##### Extracted data #####
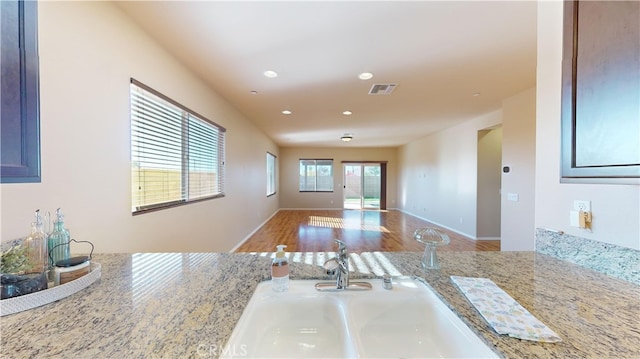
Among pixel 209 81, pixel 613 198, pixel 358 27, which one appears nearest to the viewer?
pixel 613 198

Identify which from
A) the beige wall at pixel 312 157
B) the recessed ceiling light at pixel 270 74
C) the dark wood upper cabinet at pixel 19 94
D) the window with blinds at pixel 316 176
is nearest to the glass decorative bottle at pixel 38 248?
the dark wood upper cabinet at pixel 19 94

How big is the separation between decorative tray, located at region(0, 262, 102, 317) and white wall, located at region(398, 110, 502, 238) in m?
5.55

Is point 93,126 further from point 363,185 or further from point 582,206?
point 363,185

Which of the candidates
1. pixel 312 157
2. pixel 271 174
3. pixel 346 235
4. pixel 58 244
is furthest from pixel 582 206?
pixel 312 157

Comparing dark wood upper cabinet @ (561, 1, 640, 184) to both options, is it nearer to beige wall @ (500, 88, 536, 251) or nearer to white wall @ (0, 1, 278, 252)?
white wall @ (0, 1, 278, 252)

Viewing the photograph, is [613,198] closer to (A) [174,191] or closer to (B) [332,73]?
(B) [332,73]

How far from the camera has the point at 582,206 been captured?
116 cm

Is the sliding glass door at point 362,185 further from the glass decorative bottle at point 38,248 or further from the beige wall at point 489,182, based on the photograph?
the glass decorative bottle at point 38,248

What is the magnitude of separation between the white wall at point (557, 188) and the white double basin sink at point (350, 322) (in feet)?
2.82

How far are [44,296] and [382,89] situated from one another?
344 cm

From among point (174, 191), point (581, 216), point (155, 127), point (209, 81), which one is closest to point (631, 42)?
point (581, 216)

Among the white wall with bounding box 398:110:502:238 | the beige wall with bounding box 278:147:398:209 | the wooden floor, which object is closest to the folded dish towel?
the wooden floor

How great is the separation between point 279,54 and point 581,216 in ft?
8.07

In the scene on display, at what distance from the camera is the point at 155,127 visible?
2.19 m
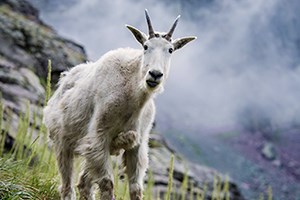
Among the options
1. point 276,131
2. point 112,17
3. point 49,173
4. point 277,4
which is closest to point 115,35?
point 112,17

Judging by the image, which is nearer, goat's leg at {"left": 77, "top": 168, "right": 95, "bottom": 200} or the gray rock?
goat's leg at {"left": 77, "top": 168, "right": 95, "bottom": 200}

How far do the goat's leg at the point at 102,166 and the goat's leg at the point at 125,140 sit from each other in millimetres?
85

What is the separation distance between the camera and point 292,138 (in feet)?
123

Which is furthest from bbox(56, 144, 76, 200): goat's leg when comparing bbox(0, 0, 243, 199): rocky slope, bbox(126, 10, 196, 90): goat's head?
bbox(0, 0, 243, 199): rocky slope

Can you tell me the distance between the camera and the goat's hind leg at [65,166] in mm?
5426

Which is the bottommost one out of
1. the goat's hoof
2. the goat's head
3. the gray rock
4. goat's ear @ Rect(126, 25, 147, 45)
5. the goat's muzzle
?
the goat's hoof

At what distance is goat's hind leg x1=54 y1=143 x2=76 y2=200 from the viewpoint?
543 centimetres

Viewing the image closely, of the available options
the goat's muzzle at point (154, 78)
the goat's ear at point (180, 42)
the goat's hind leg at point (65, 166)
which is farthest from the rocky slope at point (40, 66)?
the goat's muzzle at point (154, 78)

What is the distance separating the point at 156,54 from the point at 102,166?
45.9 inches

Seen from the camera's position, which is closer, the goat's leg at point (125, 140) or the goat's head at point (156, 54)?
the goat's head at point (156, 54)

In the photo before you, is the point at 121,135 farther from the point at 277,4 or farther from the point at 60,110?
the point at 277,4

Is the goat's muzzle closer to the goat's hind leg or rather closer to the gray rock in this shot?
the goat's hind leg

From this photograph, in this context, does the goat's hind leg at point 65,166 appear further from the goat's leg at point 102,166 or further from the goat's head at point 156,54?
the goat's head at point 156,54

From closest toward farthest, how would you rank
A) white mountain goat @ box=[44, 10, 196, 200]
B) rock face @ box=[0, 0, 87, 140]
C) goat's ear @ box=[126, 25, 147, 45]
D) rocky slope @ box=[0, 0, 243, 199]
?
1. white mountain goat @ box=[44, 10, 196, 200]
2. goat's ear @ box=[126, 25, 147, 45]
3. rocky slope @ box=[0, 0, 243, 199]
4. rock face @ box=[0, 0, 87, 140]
#####
##### Extracted data #####
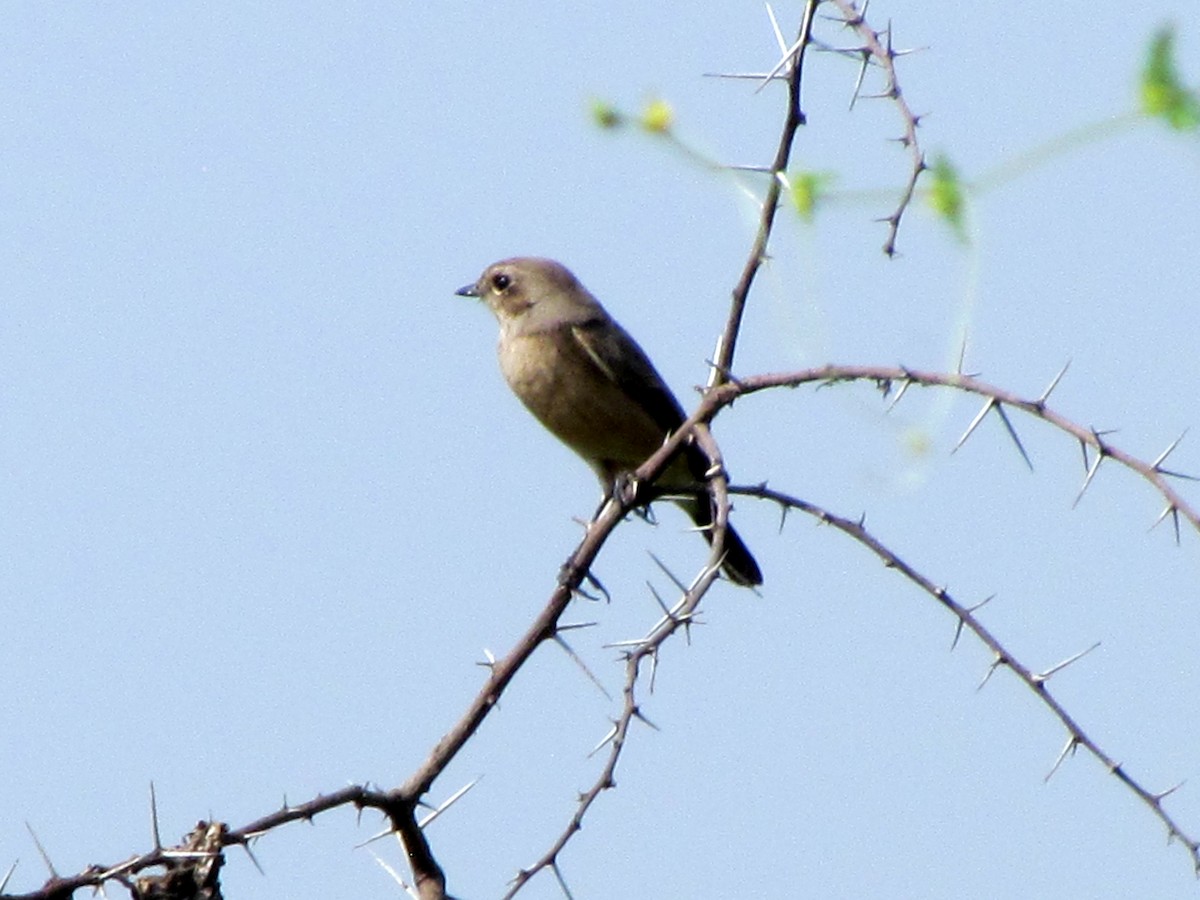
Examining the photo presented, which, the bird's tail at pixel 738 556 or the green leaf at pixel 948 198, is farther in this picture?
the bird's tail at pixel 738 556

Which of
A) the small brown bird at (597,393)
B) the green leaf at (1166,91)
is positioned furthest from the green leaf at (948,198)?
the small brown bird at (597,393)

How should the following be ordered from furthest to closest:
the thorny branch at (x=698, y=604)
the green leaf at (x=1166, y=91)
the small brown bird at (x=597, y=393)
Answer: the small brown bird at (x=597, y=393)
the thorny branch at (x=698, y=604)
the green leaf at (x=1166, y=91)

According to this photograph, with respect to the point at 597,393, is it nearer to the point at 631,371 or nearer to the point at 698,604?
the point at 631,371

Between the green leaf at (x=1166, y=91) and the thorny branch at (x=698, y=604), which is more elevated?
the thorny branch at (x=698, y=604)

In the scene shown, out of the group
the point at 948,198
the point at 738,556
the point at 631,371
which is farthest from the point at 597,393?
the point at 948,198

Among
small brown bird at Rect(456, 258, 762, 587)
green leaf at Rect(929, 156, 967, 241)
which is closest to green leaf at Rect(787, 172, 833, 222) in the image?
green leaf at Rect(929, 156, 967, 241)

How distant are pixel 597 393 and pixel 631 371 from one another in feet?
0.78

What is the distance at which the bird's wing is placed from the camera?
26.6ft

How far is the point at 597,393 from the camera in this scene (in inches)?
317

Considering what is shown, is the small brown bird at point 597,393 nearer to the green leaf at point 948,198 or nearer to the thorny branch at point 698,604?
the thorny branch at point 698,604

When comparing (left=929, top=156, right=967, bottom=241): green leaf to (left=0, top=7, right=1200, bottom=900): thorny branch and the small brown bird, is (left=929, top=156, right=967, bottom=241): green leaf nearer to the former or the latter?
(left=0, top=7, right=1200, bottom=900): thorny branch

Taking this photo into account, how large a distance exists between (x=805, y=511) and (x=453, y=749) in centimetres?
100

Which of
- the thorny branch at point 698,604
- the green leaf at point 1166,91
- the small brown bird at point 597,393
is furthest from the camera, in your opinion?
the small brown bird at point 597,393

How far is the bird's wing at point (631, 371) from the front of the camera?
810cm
#####
Written exercise:
Copy out the material word for word, starting at the line that contains "In the scene on" and stopping after the line that contains "543 centimetres", with both of those lines included. Leave the pictures out of your copy.

Task output:
In the scene on display, at what distance from the camera is the point at 155,127 visible?
2.19 m
Among the options
1. point 276,131
2. point 112,17
3. point 49,173
4. point 277,4
which is closest to point 115,35?
point 112,17

Judging by the image, which is nearer, goat's leg at {"left": 77, "top": 168, "right": 95, "bottom": 200} or the gray rock?
goat's leg at {"left": 77, "top": 168, "right": 95, "bottom": 200}

How far do the goat's leg at the point at 102,166 and the goat's leg at the point at 125,140 sit from each other in millimetres?
85

What is the separation distance between the camera and point 292,138 (in feet)?
123

Which is furthest from bbox(56, 144, 76, 200): goat's leg when comparing bbox(0, 0, 243, 199): rocky slope, bbox(126, 10, 196, 90): goat's head?
bbox(0, 0, 243, 199): rocky slope

Can you tell me the distance between the camera and the goat's hind leg at [65,166] in mm?
5426

Which is the bottommost one out of
1. the goat's hoof
2. the goat's head
3. the gray rock
4. goat's ear @ Rect(126, 25, 147, 45)
5. the goat's muzzle
?
the goat's hoof

At what distance is goat's hind leg x1=54 y1=143 x2=76 y2=200 from the viewpoint?
543 centimetres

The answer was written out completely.